Just a short introduction about these 'Bunga Telang' .... they do resemble the Morning Glory and while Bunga Telang is in Malay, it's Butterfly Pea ~ Clitoria Ternatea in English. This is a perennial creeper, thrives well on moist soil and requires a lot of sunshine. The colour from this flower acts as a natural blue dye or colouring for cakes and Malay kueh. Do hop over to 'Wikipedia' if you want to know more about this marvellous flower!
Instead of plain water, I used the water made from the Bunga Telang, added in a knot of pandan/srewpine leaves, sugar and let it boil.
I couldn't take a picture when my hands were all gluey with the dough, but after adding in more glutinous rice flour, finally, yes finally managed to come up with this dough, a very faint tinge of grey.
Roll out the ball of dough, flatten and put in a ball of red bean paste in the centre.
Wrap up, pinch the sides and place seams down on a lightly oiled steaming tray, ready to be steamed.
My efforts paid off and the reward was these sweet, chewy and yummy glutinous rice balls!
- 1.1/4 cups of water
- 2 oz sugar
- 2 oz wheat starch
- 13 oz glutinous rice flour
- Some 'kao fun' or cooked glutinous rice flour OR dessicated coconut for coating
- 440 gm red bean paste or any other type of paste you fancy. Weigh out 20 gm each and roll into a ball.
- Boil the water with sugar till sugar is dissolved. Let cool for a while.
- Sift in the wheat starch and glutinous rice flour, mix well.
- Lightly knead till the dough doesn't stick to the hands.
- Prepare a steamer with water boiling, and lightly oil a baking tray.
- Weigh out 50 gm of dough, roll out into a ball with the palm of your hands, flatten, make a shallow well in the centre and place in a ball of paste.
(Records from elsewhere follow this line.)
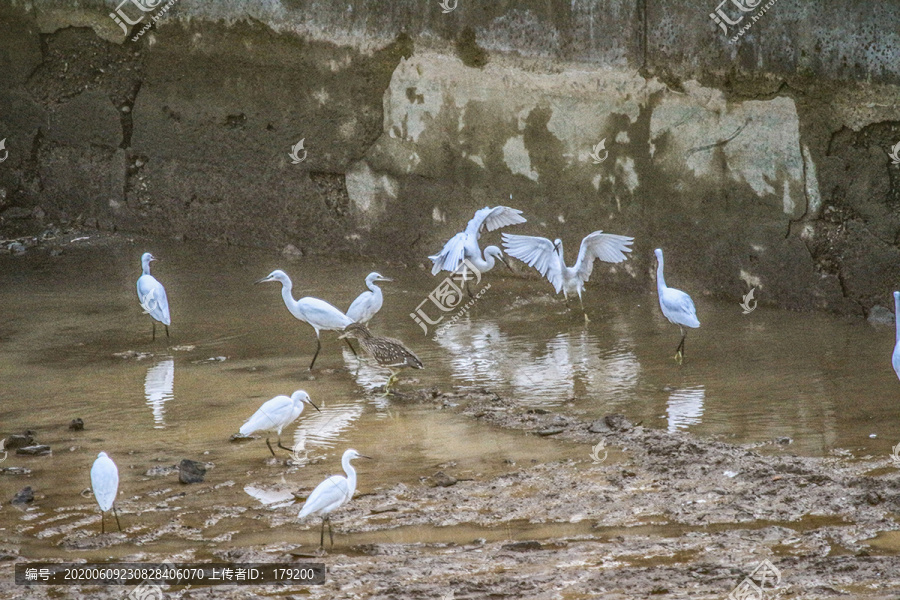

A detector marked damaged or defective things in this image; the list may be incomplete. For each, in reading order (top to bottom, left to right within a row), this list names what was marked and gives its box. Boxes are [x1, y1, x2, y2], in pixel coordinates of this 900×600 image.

cracked wall surface [0, 1, 896, 314]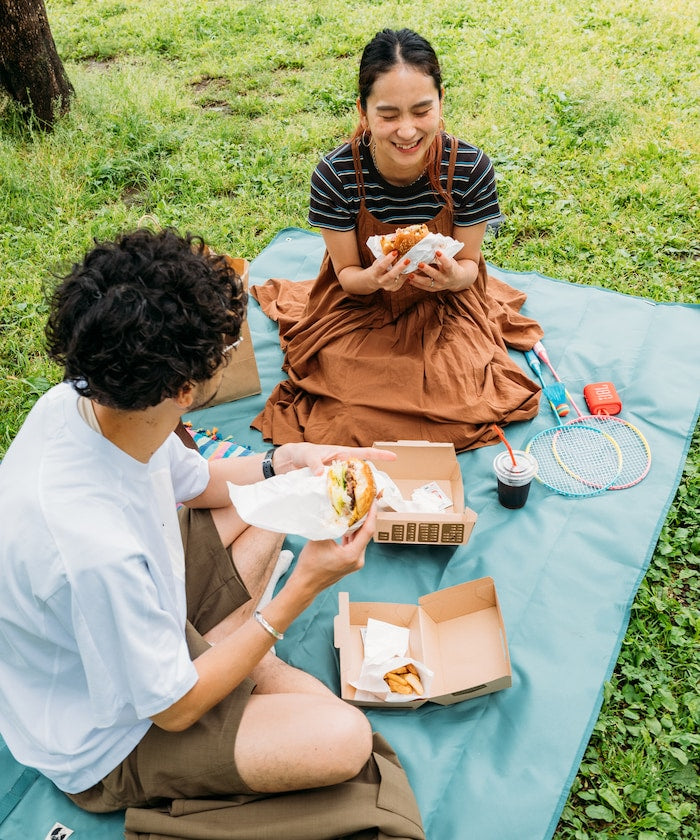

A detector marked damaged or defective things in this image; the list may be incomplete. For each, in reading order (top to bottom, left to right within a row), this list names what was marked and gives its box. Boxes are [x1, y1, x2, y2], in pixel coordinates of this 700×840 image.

rust linen dress [250, 139, 540, 452]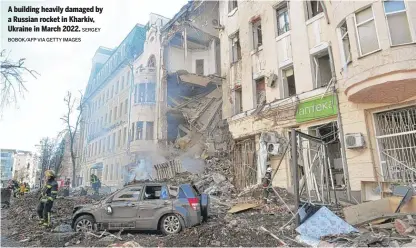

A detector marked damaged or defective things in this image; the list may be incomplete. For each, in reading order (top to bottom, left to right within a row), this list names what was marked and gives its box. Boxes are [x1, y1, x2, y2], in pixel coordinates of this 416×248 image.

broken window [304, 0, 324, 19]
broken window [356, 5, 378, 55]
broken window [384, 0, 412, 45]
broken window [312, 50, 332, 88]
damaged silver suv [71, 182, 210, 234]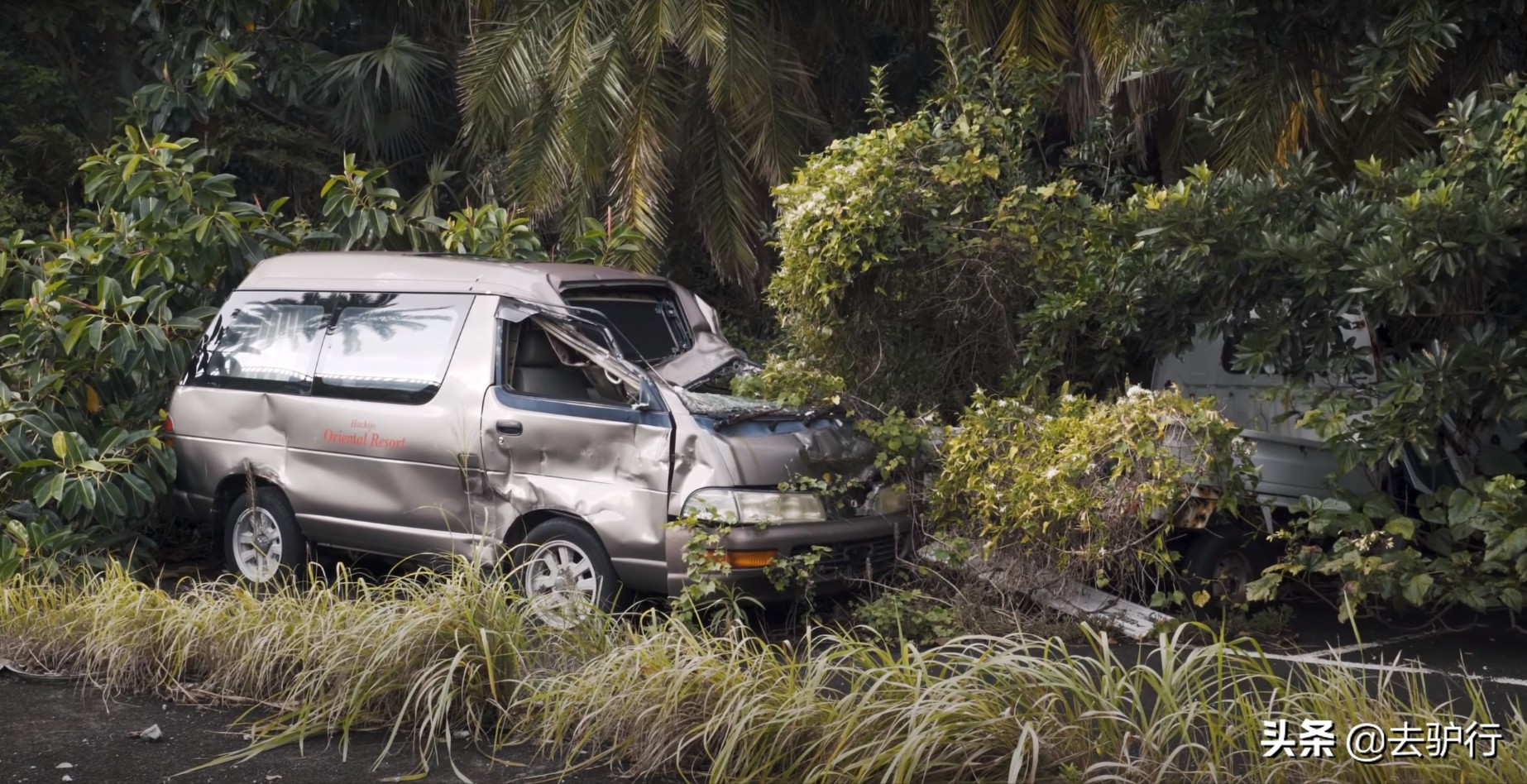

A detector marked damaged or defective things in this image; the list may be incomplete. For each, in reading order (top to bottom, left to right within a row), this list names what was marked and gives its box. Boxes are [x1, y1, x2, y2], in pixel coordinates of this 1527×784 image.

wrecked silver minivan [170, 250, 903, 604]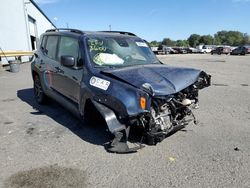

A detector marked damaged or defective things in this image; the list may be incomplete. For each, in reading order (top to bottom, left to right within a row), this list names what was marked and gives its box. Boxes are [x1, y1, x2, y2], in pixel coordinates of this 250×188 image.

damaged jeep renegade [31, 29, 211, 153]
crumpled hood [101, 64, 203, 95]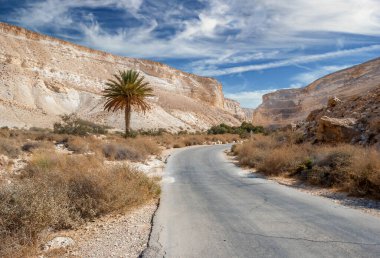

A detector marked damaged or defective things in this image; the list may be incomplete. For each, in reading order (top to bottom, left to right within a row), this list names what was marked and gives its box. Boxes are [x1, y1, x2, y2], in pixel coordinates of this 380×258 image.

cracked road surface [142, 145, 380, 258]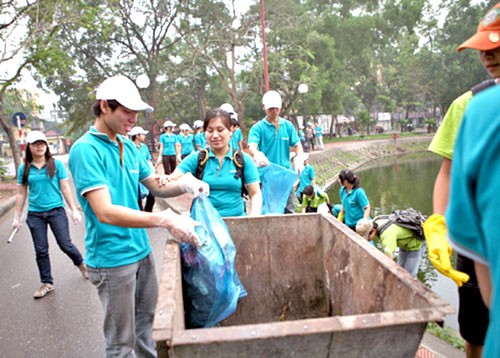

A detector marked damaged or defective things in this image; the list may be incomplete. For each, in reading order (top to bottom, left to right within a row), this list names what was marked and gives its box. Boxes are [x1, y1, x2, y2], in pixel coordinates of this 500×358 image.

rusty metal bin [153, 214, 454, 356]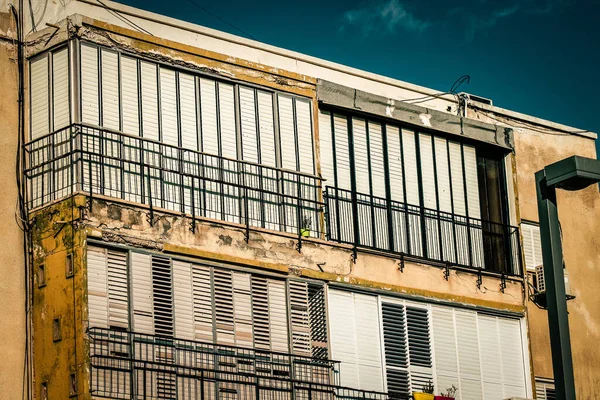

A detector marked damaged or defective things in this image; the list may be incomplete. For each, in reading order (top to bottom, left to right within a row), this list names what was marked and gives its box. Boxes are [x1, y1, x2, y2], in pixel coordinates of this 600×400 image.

peeling plaster wall [0, 10, 25, 400]
peeling plaster wall [468, 108, 600, 398]
cracked concrete wall [468, 108, 600, 398]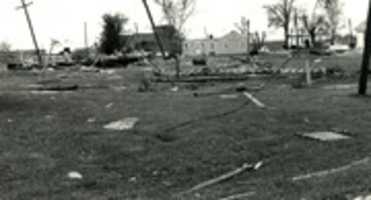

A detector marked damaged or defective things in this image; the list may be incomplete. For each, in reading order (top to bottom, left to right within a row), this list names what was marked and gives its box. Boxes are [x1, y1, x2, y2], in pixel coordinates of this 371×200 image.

damaged utility pole [16, 0, 43, 67]
damaged utility pole [142, 0, 166, 59]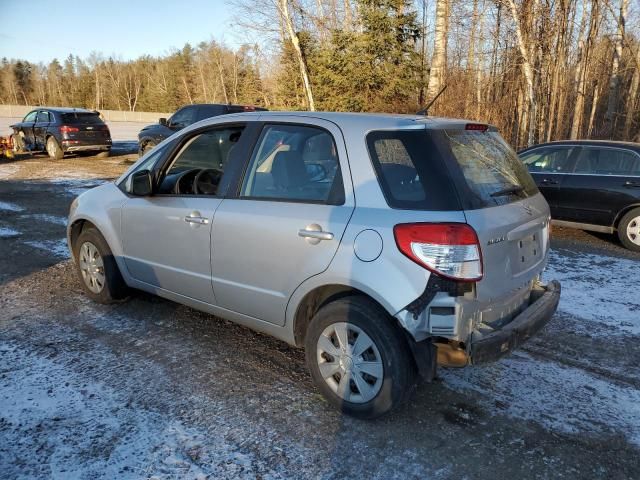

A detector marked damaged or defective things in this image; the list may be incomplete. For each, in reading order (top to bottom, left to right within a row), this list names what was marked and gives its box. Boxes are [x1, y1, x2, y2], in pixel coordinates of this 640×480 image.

damaged rear bumper [470, 278, 560, 364]
rear bumper damage [468, 282, 564, 364]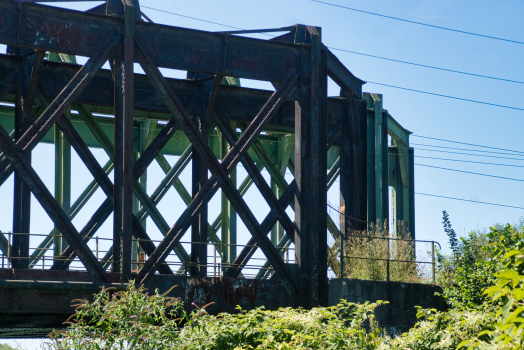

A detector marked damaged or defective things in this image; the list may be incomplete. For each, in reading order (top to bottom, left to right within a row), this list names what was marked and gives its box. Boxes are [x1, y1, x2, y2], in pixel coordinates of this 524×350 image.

rusted steel beam [0, 124, 106, 280]
rusted steel beam [0, 39, 116, 187]
rusted steel beam [0, 1, 300, 81]
rusted steel beam [134, 41, 298, 292]
rusted steel beam [222, 182, 296, 278]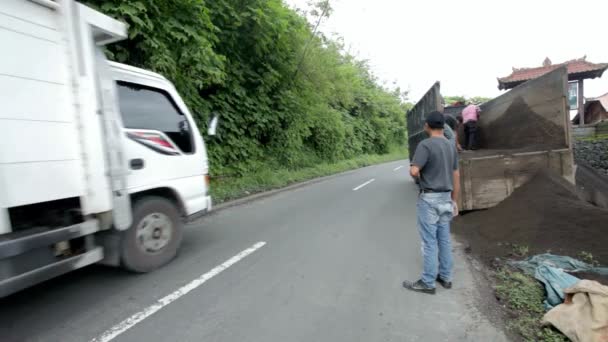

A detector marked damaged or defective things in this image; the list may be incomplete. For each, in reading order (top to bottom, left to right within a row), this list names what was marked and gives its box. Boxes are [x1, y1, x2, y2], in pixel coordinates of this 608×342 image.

rusty truck bed panel [406, 67, 572, 208]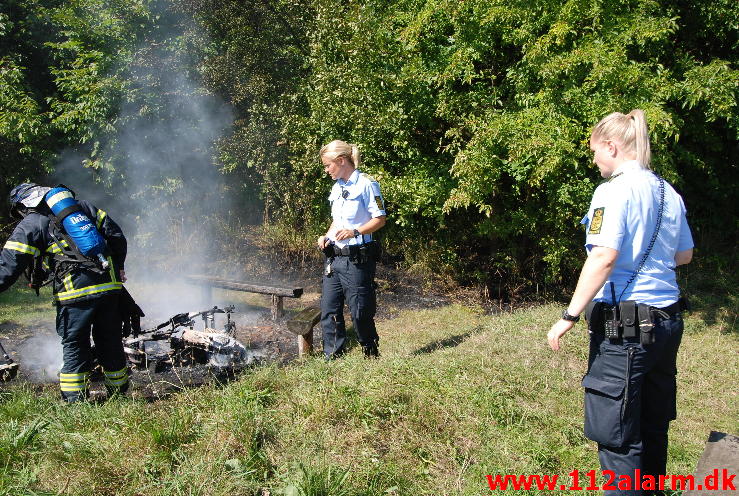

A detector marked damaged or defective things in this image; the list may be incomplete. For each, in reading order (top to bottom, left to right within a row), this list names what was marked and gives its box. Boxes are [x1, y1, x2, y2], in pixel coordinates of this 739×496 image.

burned motorcycle [123, 306, 256, 372]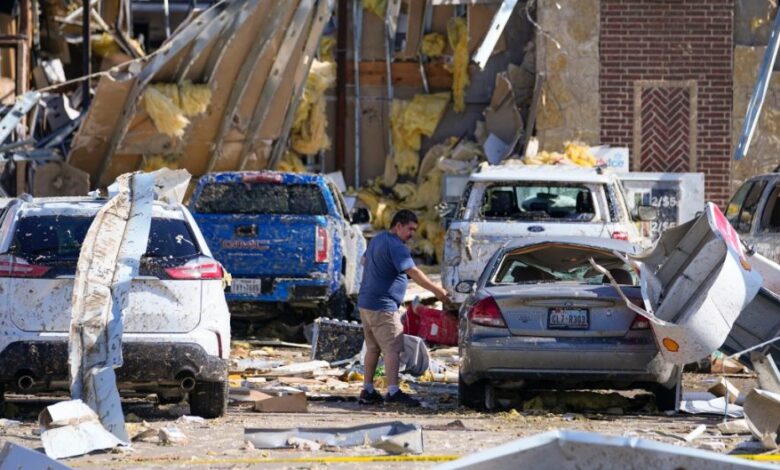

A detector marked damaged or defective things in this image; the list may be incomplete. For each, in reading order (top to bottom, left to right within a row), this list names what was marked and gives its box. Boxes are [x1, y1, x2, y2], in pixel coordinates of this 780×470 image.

crumpled sheet metal [68, 0, 332, 187]
broken rear windshield [12, 216, 200, 258]
dented car body [0, 196, 230, 416]
crumpled sheet metal [70, 170, 192, 444]
broken rear windshield [198, 183, 330, 216]
dented car body [193, 171, 368, 318]
broken rear windshield [482, 182, 596, 222]
crushed car roof [470, 162, 616, 183]
dented car body [442, 165, 644, 304]
dented car body [460, 237, 680, 410]
crumpled sheet metal [596, 201, 760, 364]
crumpled sheet metal [247, 420, 424, 454]
crumpled sheet metal [436, 430, 772, 470]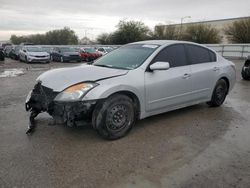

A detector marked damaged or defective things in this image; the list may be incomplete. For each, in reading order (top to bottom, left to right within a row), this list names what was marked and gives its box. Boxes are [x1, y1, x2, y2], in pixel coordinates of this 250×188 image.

crumpled hood [37, 64, 129, 91]
broken headlight [54, 82, 98, 101]
damaged front bumper [24, 82, 96, 134]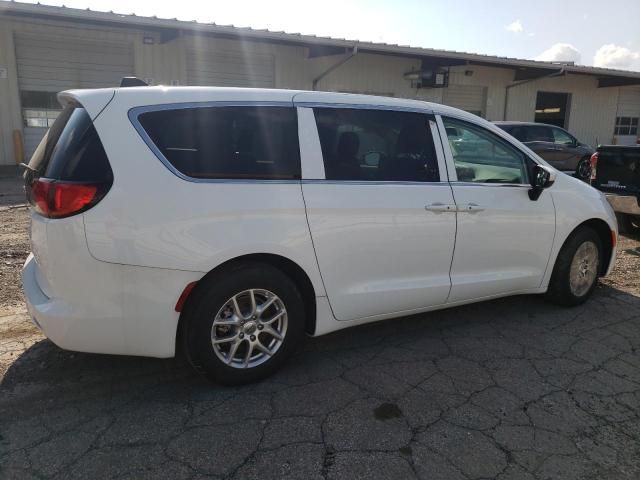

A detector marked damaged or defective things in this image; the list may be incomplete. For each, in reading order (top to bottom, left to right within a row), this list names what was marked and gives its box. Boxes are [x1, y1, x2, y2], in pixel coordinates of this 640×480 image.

cracked asphalt [1, 284, 640, 478]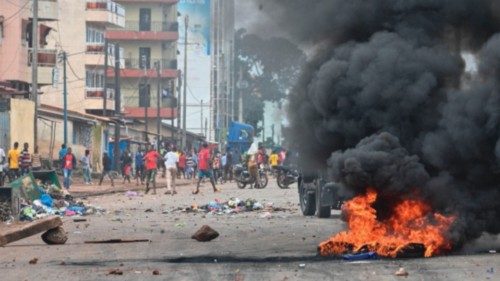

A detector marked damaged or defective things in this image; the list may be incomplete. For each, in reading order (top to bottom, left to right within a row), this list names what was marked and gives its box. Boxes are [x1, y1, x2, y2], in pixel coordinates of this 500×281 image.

broken concrete block [41, 225, 67, 243]
broken concrete block [191, 223, 219, 241]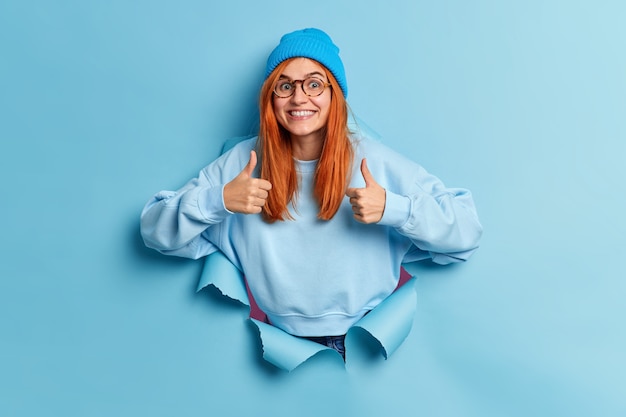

- Wrap up, shape into a ball and place seams down, an inch apart, onto the oiled baking tray.
- Steam under rapidly boiling water for 10 mins.
- Remove the steamed mochi from the tray with a spatula and immediately toss it into a bowl of 'kao fun' to coat.
- Place in paper cups and serve fresh.
- Makes 22 Mochi and they are best eaten on the day they are made.
- I used 20 fresh Bunga Telang, wash and soak them in 2 cups of boiling hot water.
- Cover and once cooled, leave in the refrigerator overnight.
- Next day discard the flowers and use accordingly.
- Added in some pandan/screwpine leaves and boil with the sugar till sugar is dissolved.